Staggering upright, she rushed forward again, using her wings to propel her forward, though she couldn’t become airborne without her magic.

She was slapped aside again, and crashed against the dark altar. More ribs broke, but she refused to cry out. She looked around for her Twilight, but she was nowhere in sight.

Have… to do… something… Sunset’s thoughts were hazy. The room swayed and shook around her. Have to take down… at least one more…

Both stalked toward her as Sunset scrambled backward, desperately thinking. She was a general. She was a warrior. She’d been one for countless centuries. She’d fought in battles beyond measure.

And yet… no secret moment of enlightenment came.

The Dark Twilight to her left speared her with a bolt of balefire. It tore clean through her shoulder, leaving a cauterized hole the size of a filly’s hoof. Sunset’s eyes bulged, her brain unable to cope with the pain. A strangled gasp escaped her throat. She desperately fought back the blackness threatening to overwhelm her.

The second one charged up another bolt.
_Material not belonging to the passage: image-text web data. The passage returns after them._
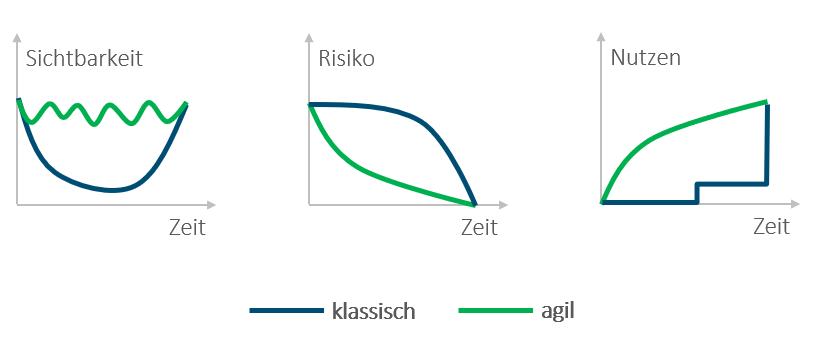 Vergleich von klassischen und agilen Projektmanagement-Methoden
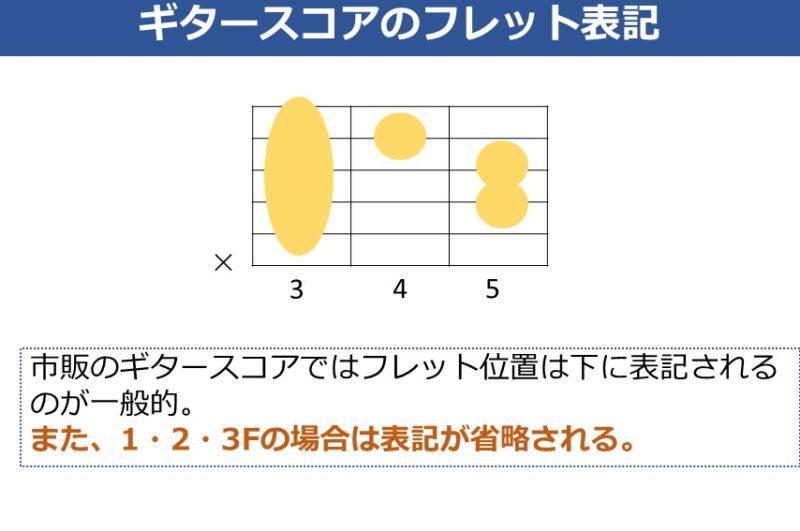 市販のギタースコアのフレット位置の表記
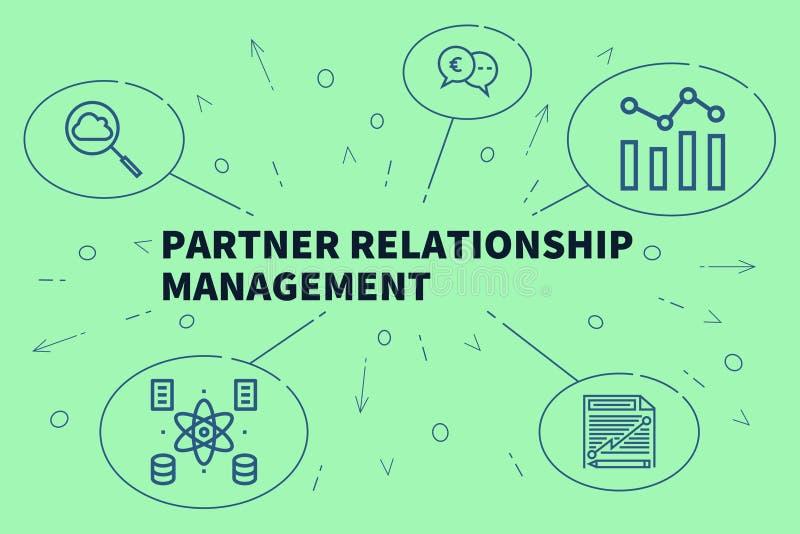 Bedrijfsillustratie die het concept partnerrelationshi tonen royalty-vrije illustratie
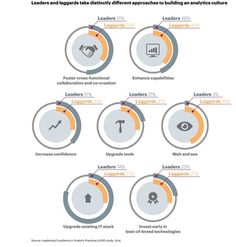Roundup Of Analytics, Big Data & Business Intelligence Forecasts And Market Estimates, 2014 Ai Machine Learning, Increase Confidence, Business Intelligence, Business Look, Cloud Computing, Big Data, The Fosters, Marketing, Work Looks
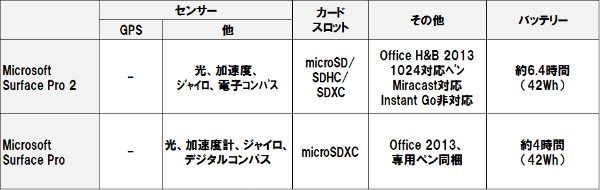 Surface_pro_2_j4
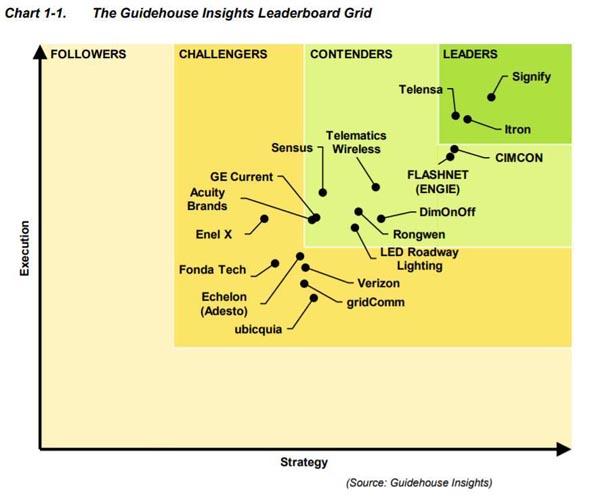 Guidehouse Insights將昕諾飛評為智能路燈全球領導者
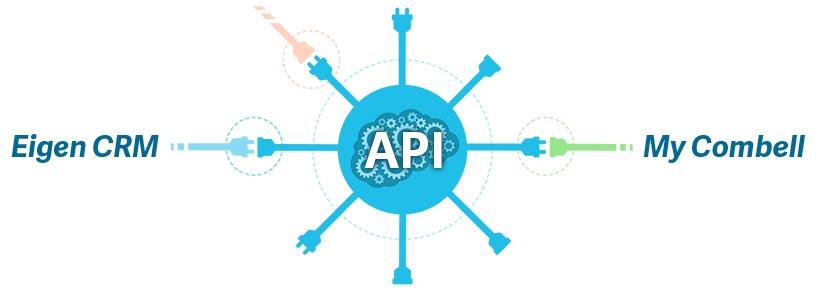 Nieuw Combell API voor Resellers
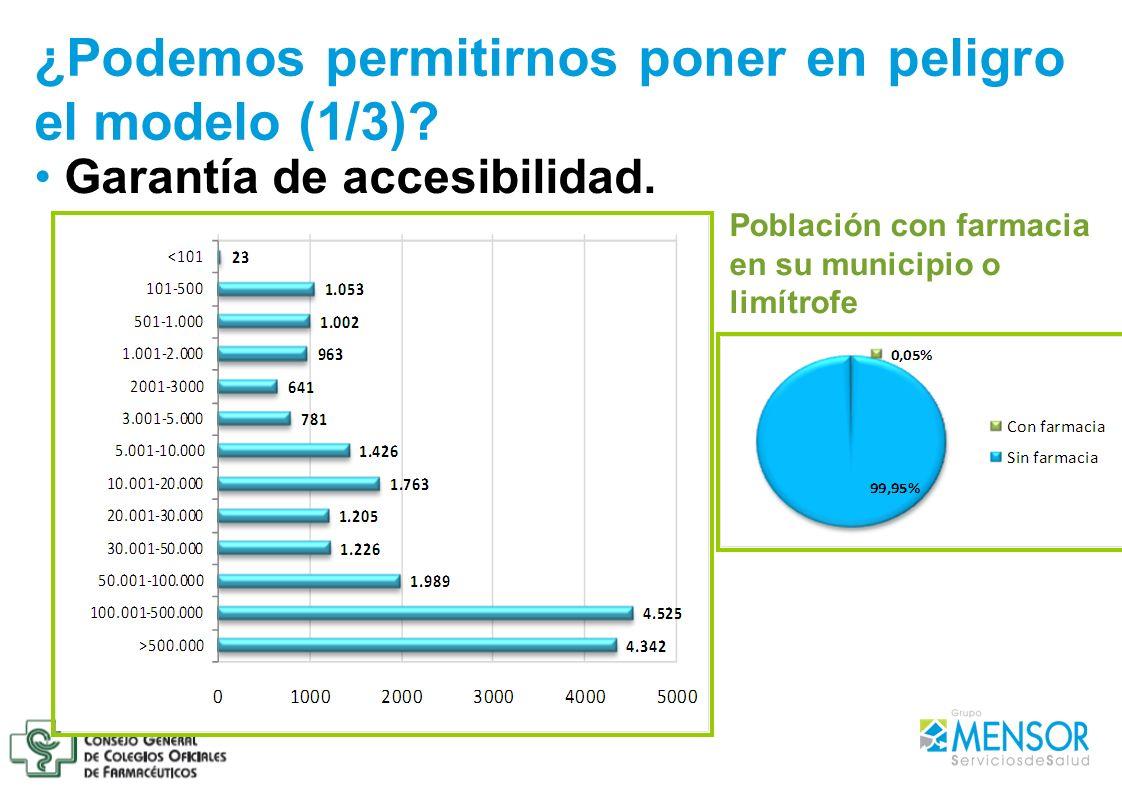 Garantía de accesibilidad. ¿Podemos permitirnos poner en peligro el modelo (1/3)? Población con farmacia en su municipio o limítrofe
Sunset weakly lifted her Flareblade.

Only after the Dark Twilight had unleashed her bolt did Sunset realize the Suncrystal was dark.

The bolt struck the Flareblade.

The ancient weapon shattered.

Sunset howled as the remnants of the blade speared her in a dozen places. One jagged shard pierced her straight through the middle. Another in one of her hindlegs. Blood flowed from innumerable cuts and wounds.
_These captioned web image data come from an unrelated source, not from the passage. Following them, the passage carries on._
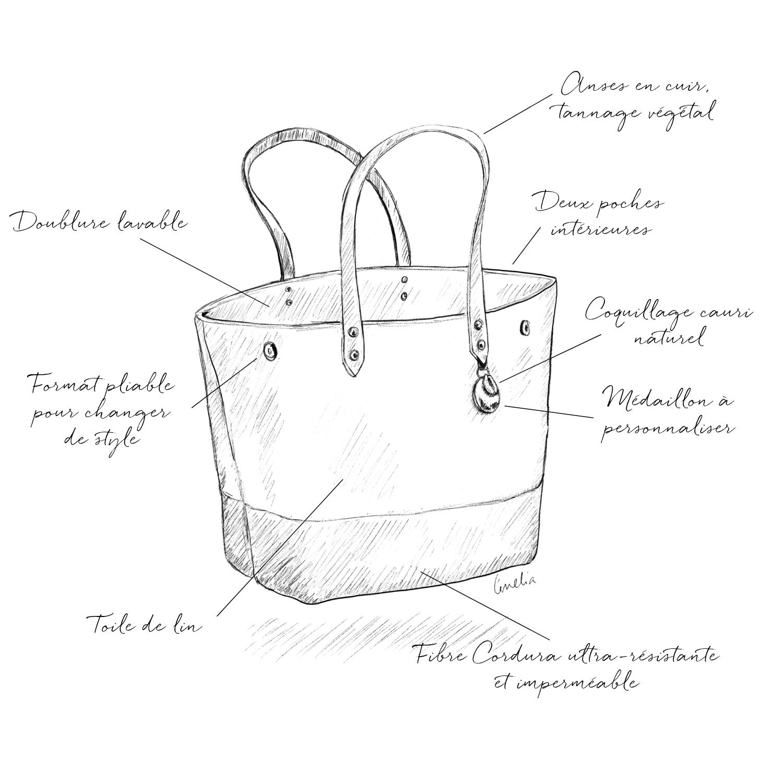 croquis sac cabas en lin   maroquinerie fabrication française   Cénélia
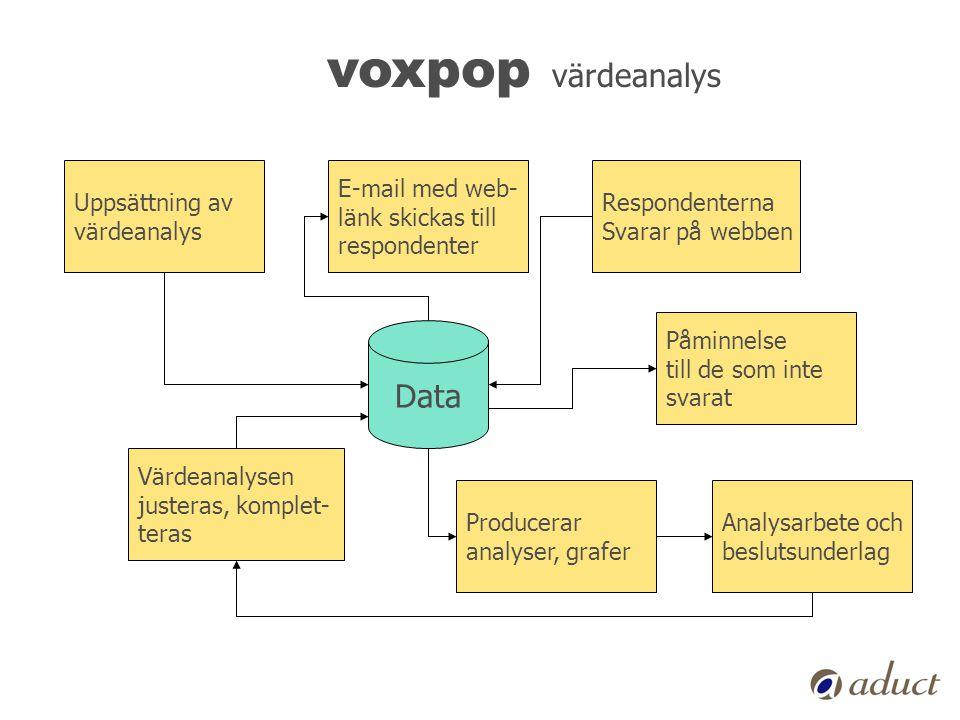 voxpop värdeanalys Uppsättning av värdeanalys E-mail med web- länk skickas till respondenter Påminnelse till de som inte svarat Data Respondenterna Sv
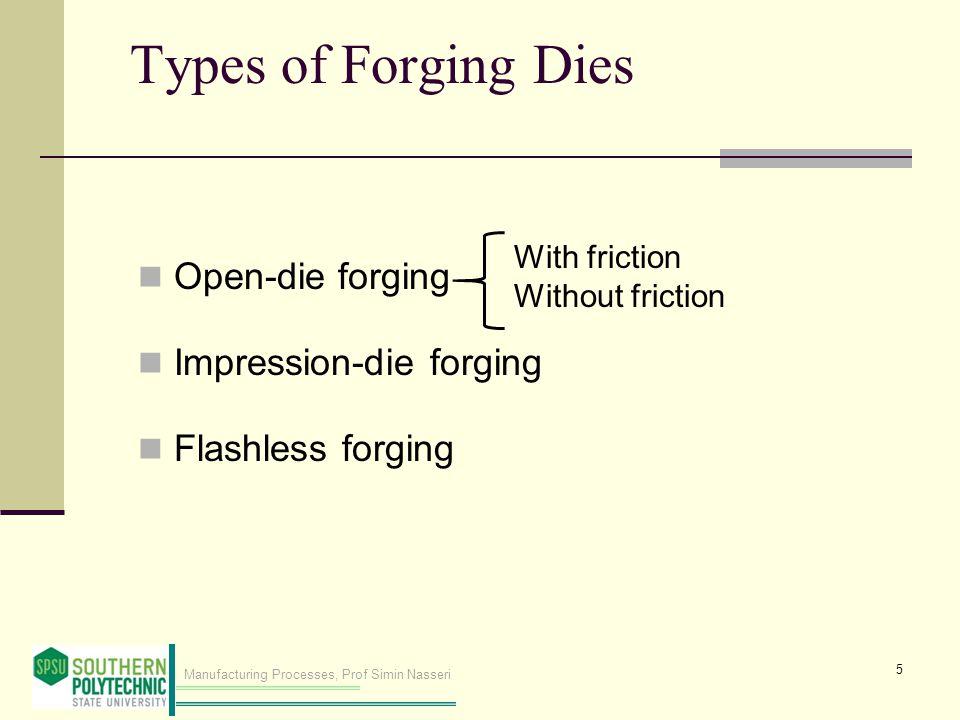 Types of Forging Dies Open‑die forging Impression‑die forging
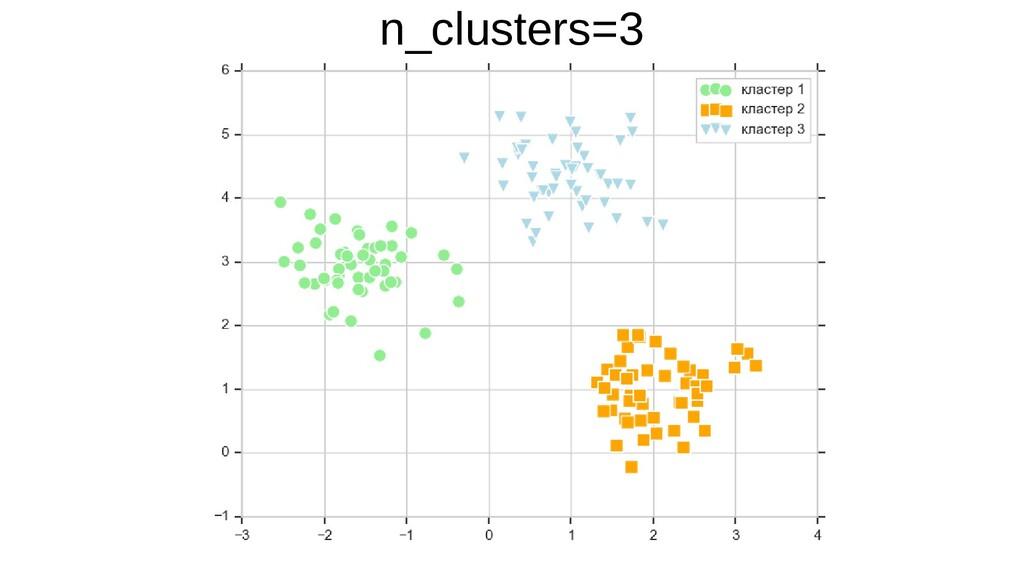 n_clusters=3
Then the pain began to fade away, as if it were a distant memory. Her thoughts were slugged and confused. Still, she tried to rise. Her body refused to respond.

She reached out with her magic. Nothing.

The two Dark Twilights stood over her and Sunset looked up beyond them through the shattered roof. Only a hoofful of stars remained in the sky.

“You were a worthy opponent,” the Dark Twilights said with nods of respect. “But—”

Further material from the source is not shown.